Неадекватная реакция

We use cookies. Read the Privacy and Cookie Policy

Неадекватная реакция

Как мы уже видели, потери, понесённые Россией в 1914–1915 гг., не были фатальными. Они не позволяли объективно считать войну проигранной. Они не давали достаточных причин для упрёков русскому командованию и всему государственному руководству в её бездарном ведении. Тяготы, переносимые Россией, были не так велики, как у той же Франции и особенно Германии, где с начала войны жизненный уровень населения резко снизился. В России он снижался намного медленнее. Мобилизации тоже меньше затрагивали русский народ, чем народы Западной Европы. В России за всё время войны было призвано в вооружённые силы 15,4 млн. человек[51], однако это составляло всего 9,9% населения страны[52]. Для сравнения: в Англии было мобилизовано 10,7%, в Италии 15%, в Австро-Венгрии и Франции по 17%, а в Германии 20% всего населения страны![53]

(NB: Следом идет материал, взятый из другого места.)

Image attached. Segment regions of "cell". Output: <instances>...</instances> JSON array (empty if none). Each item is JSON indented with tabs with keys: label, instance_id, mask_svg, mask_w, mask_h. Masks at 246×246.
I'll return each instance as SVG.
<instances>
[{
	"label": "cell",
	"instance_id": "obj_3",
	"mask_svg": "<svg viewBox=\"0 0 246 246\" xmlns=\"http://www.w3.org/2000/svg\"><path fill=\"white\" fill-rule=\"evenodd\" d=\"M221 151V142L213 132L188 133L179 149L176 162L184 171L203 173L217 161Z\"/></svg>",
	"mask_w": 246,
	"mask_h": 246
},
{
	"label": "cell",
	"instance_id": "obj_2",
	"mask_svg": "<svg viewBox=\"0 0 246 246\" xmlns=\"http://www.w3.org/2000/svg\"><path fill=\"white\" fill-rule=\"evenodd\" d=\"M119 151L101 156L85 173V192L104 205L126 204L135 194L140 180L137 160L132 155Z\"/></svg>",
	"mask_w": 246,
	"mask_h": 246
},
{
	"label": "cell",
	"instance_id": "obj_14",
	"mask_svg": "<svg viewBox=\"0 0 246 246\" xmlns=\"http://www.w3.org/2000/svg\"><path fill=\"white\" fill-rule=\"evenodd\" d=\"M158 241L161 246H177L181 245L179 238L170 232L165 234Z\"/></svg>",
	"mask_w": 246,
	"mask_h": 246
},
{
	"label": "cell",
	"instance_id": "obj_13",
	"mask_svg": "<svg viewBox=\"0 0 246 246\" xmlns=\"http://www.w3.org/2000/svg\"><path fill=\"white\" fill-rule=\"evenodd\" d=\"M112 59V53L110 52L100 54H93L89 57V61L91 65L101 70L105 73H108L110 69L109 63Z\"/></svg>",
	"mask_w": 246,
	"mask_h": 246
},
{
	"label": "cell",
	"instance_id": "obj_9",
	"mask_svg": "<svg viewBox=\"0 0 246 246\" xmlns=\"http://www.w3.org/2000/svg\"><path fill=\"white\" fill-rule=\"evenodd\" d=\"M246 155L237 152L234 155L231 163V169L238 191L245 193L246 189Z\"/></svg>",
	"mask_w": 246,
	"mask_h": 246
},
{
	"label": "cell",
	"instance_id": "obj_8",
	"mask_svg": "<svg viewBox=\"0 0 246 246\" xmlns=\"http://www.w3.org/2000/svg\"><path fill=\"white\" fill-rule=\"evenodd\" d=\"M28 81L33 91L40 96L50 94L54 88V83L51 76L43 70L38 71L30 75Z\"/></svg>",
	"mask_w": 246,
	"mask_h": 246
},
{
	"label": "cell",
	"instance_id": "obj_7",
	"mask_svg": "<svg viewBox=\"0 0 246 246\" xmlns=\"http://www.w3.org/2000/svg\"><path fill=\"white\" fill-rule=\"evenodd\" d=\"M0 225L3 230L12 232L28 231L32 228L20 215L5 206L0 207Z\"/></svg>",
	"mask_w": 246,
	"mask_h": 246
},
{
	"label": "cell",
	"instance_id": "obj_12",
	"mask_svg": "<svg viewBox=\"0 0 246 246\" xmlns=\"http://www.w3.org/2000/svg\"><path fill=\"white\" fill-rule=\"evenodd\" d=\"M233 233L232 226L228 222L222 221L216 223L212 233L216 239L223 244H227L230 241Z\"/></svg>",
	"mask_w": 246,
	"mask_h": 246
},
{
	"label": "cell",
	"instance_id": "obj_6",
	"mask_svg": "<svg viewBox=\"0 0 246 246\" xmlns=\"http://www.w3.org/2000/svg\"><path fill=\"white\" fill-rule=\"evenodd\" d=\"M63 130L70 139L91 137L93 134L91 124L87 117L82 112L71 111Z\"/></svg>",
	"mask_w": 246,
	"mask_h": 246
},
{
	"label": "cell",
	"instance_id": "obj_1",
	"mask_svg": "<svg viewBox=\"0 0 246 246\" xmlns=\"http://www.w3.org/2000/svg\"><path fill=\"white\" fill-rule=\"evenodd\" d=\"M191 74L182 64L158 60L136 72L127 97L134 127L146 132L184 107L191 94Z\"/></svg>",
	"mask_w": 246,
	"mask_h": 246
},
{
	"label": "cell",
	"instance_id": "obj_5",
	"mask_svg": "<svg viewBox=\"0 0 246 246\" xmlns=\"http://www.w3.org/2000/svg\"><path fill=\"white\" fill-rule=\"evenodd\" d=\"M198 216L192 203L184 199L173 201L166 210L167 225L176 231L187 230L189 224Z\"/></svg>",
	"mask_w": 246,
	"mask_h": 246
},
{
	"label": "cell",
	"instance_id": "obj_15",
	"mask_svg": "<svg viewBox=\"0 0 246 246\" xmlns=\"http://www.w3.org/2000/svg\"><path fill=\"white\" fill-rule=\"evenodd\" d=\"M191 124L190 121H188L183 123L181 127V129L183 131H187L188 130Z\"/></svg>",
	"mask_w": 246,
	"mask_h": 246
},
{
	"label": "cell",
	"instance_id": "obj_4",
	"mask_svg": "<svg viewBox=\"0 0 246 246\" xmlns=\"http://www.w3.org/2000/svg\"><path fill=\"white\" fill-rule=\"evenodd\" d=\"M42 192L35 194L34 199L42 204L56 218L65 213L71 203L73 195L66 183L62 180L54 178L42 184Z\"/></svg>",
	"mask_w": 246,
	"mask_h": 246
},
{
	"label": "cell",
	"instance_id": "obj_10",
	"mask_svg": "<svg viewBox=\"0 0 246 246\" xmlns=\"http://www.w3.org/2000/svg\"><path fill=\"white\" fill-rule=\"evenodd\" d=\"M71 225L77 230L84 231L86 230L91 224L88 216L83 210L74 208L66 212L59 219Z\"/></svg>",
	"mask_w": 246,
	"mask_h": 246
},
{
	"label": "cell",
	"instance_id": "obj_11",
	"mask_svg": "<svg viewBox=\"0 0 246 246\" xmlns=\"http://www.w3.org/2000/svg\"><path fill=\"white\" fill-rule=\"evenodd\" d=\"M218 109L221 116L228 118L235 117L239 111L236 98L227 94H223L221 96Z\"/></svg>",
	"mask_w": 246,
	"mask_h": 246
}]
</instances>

Однако, как мы тоже отметили, Россия никогда прежде не несла таких потерь за столь короткое время и ей не приходилось прилагать таких усилий для борьбы с врагом. А победа всё не приходила. Русским людям, поколение за поколением воспитанным в понятиях непобедимости своей Империи, было извинительно видеть во всём этом результат деятельности каких-то скрытых враждебных сил. У них просто не укладывался в голове тот простой факт, что Русская держава на поверку оказалась не так сильна, как привыкли считать! Естественно было искать во всём этом происки шпионов, благо людей с немецкими фамилиями в России было немало. «С помощью услужливой печати, которой всюду мерещились переодетые прусские ротмистры, серьёзное и всенародное дело защиты России превращалось в уголовный роман»[54].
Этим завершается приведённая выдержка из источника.